» **TASK INPUT**:
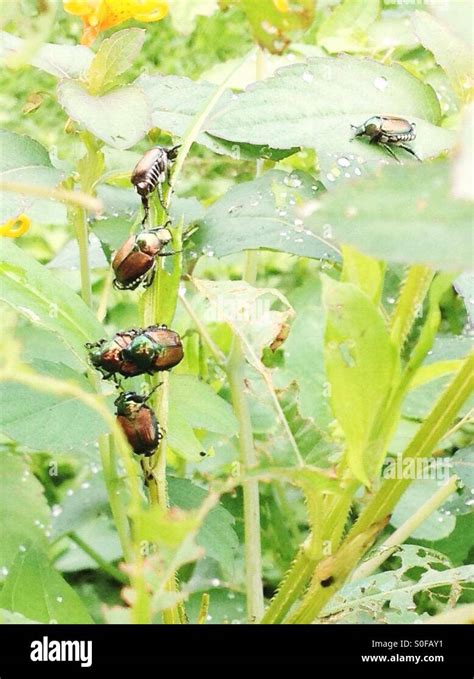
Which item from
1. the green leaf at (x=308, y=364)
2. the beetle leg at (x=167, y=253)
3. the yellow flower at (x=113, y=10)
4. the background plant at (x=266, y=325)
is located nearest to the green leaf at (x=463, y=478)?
the background plant at (x=266, y=325)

» **WHAT YOU NEED TO DO**:
Rewrite the material above with "green leaf" changed to "green foliage" and everything else kept the same, leaving out the pictures.

» **FINISHED TASK**:
Which item from
1. the green foliage at (x=308, y=364)
2. the beetle leg at (x=167, y=253)
3. the yellow flower at (x=113, y=10)
4. the background plant at (x=266, y=325)
is located nearest to the green foliage at (x=463, y=478)?
the background plant at (x=266, y=325)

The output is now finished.